• TEXT EXTRACT
This is the mail archive of the
systemtap@sourceware.org
mailing list for the systemtap project.
[PATCH] PR13475: Fix ARM SDT_V3 operand parsing
- From: Wade Farnsworth <wade_farnsworth at mentor dot com>
- To: <systemtap at sourceware dot org>
- Cc: Mark Wielaard <mjw at redhat dot com>
- Date: Thu, 8 Mar 2012 07:53:20 -0700
- Subject: [PATCH] PR13475: Fix ARM SDT_V3 operand parsing
* Include regular expressions to parse ARM operands
* Add ARM register data
* Allow for whitespace in ARM operands containing []'s
Signed-off-by: Wade Farnsworth <wade_farnsworth@mentor.com>
---
tapsets.cxx | 135 ++++++++++++++++++++++++++++++++++++++++++++++++++--------
1 files changed, 116 insertions(+), 19 deletions(-)
diff --git a/tapsets.cxx b/tapsets.cxx
index 716e23c..4215166 100644
--- a/tapsets.cxx
+++ b/tapsets.cxx
@@ -5028,10 +5028,51 @@ dwarf_derived_probe_group::emit_module_exit (systemtap_session& s)
s.op->newline(-1) << "}";
}
+/* ARM tokens may contain space chars, e.g., [REG, OFFSET] */
+void arm_tokenize(const string& str, vector<string>& tokens)
+{
+ // Skip delimiters at beginning.
+ string::size_type lastPos = str.find_first_not_of(" ", 0);
+ // Find first "non-delimiter".
+ string::size_type pos = str.find_first_of(" ", lastPos);
+ string::size_type cpos;
+ string temp, sub, tok;
+ bool push = true;
+
+ while (pos != string::npos || lastPos != string::npos)
+ {
+ sub = str.substr(lastPos, pos - lastPos);
+ if ((cpos = sub.find('[')) != string::npos)
+ {
+ if (sub.find(']', cpos) != string::npos)
+ tokens.push_back(sub);
+ else
+ {
+ push = false;
+ temp = sub;
+ }
+ }
+ else if (sub.find(']') != string::npos)
+ {
+ push = true;
+ tokens.push_back(temp + " " + sub);
+ }
+ else if (push)
+ tokens.push_back(sub);
+ else
+ temp = temp + " " + sub;
+
+ // Skip delimiters. Note the "not_of"
+ lastPos = str.find_first_not_of(" ", pos);
+ // Find next "non-delimiter"

• SHORT PROBLEM A
According to the patch message, how many insertions and deletions does the change to tapsets.cxx make?

• DATASET ROWS

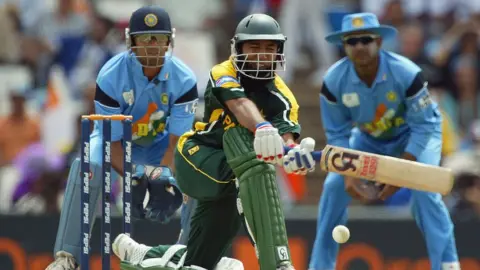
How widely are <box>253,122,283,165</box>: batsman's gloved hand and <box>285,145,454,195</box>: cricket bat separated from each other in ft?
0.56

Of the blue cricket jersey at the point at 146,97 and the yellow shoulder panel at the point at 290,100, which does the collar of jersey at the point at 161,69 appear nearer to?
the blue cricket jersey at the point at 146,97

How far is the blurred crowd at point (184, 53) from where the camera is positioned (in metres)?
11.1

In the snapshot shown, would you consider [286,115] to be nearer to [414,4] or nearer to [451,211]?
[451,211]

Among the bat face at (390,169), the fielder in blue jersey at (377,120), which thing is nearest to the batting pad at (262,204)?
the bat face at (390,169)

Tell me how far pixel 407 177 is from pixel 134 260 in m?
1.78

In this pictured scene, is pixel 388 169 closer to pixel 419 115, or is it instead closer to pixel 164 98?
pixel 419 115

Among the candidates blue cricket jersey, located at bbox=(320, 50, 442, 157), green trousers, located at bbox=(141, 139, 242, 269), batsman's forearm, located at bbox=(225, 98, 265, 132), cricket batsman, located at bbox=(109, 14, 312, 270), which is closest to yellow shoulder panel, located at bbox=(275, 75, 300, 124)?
cricket batsman, located at bbox=(109, 14, 312, 270)

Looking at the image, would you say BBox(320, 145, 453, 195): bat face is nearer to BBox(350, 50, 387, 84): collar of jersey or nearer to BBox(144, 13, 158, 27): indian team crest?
BBox(144, 13, 158, 27): indian team crest

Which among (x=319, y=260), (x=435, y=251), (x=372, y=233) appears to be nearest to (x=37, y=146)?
(x=372, y=233)

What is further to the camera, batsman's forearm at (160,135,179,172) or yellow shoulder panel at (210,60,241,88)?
batsman's forearm at (160,135,179,172)

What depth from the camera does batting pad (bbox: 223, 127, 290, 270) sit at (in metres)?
5.93

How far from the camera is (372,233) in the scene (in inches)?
370

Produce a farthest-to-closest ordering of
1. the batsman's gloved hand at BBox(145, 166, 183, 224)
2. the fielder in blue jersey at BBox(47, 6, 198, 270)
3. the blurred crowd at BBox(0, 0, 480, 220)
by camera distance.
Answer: the blurred crowd at BBox(0, 0, 480, 220) < the batsman's gloved hand at BBox(145, 166, 183, 224) < the fielder in blue jersey at BBox(47, 6, 198, 270)

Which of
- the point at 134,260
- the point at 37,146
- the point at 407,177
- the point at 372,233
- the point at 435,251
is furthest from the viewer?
A: the point at 37,146
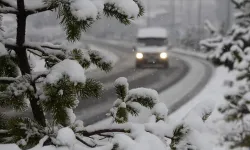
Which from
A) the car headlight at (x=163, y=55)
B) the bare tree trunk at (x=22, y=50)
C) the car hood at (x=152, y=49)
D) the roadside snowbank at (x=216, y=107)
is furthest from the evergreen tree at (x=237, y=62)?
the car headlight at (x=163, y=55)

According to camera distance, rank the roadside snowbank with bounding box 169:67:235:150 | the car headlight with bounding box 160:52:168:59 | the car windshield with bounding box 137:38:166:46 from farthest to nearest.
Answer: the car windshield with bounding box 137:38:166:46
the car headlight with bounding box 160:52:168:59
the roadside snowbank with bounding box 169:67:235:150

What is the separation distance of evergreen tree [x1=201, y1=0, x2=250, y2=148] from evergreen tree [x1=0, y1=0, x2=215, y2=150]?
4394 mm

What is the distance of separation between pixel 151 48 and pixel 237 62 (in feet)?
37.8

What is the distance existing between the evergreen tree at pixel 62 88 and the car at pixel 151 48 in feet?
54.9

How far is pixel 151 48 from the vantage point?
18.5 metres

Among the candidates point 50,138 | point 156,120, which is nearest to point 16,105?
point 50,138

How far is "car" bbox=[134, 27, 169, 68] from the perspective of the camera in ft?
60.6

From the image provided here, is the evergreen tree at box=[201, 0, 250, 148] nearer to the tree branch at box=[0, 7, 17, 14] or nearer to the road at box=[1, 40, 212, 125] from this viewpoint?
the road at box=[1, 40, 212, 125]

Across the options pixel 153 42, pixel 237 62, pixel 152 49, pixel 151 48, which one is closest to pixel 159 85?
pixel 152 49

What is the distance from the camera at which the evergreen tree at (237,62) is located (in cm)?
623

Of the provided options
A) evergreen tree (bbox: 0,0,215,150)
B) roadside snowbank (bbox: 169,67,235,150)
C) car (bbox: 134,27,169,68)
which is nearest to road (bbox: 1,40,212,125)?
roadside snowbank (bbox: 169,67,235,150)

• SHORT PROBLEM B
Rewrite part of the listing with "batting pad" renamed to "leg pad" and nothing else altered. Begin at the listing line that has "Of the blue", and stop after the one that has "Answer: the blurred".

• FULL OUTPUT A
116 insertions and 19 deletions.

• FULL OUTPUT B
Of the blue cricket jersey at the point at 146,97 and the yellow shoulder panel at the point at 290,100, which does the collar of jersey at the point at 161,69 appear nearer to?
the blue cricket jersey at the point at 146,97

How far is the blurred crowd at point (184, 53) from where the camera is positioned (in metres)?
11.1

In the snapshot shown, would you consider [286,115] to be nearer to [414,4] or nearer to [451,211]?
[451,211]

Among the bat face at (390,169), the fielder in blue jersey at (377,120), which thing is nearest to the leg pad at (262,204)?
the bat face at (390,169)

Tell me how far pixel 407 177 is from pixel 134 260 in m?
1.78

In this pictured scene, is pixel 388 169 closer to pixel 419 115, or is it instead closer to pixel 164 98?
pixel 419 115

Among the candidates blue cricket jersey, located at bbox=(320, 50, 442, 157), green trousers, located at bbox=(141, 139, 242, 269), batsman's forearm, located at bbox=(225, 98, 265, 132), cricket batsman, located at bbox=(109, 14, 312, 270), which is closest to yellow shoulder panel, located at bbox=(275, 75, 300, 124)?
cricket batsman, located at bbox=(109, 14, 312, 270)

Looking at the image, would you say BBox(320, 145, 453, 195): bat face is nearer to BBox(350, 50, 387, 84): collar of jersey or nearer to BBox(144, 13, 158, 27): indian team crest?
BBox(144, 13, 158, 27): indian team crest

Which among (x=319, y=260), (x=435, y=251), (x=372, y=233) appears to be nearest to (x=37, y=146)?
(x=372, y=233)

What is further to the camera, batsman's forearm at (160,135,179,172) or yellow shoulder panel at (210,60,241,88)?
batsman's forearm at (160,135,179,172)

What depth from the camera does leg pad (bbox: 223, 127, 290, 270) sit at (in metres)?
5.93

How far from the camera is (372,233) in the scene (in inches)?
370

Produce a farthest-to-closest ordering of
1. the batsman's gloved hand at BBox(145, 166, 183, 224)
2. the fielder in blue jersey at BBox(47, 6, 198, 270)
3. the blurred crowd at BBox(0, 0, 480, 220)
by camera distance.
Answer: the blurred crowd at BBox(0, 0, 480, 220) < the batsman's gloved hand at BBox(145, 166, 183, 224) < the fielder in blue jersey at BBox(47, 6, 198, 270)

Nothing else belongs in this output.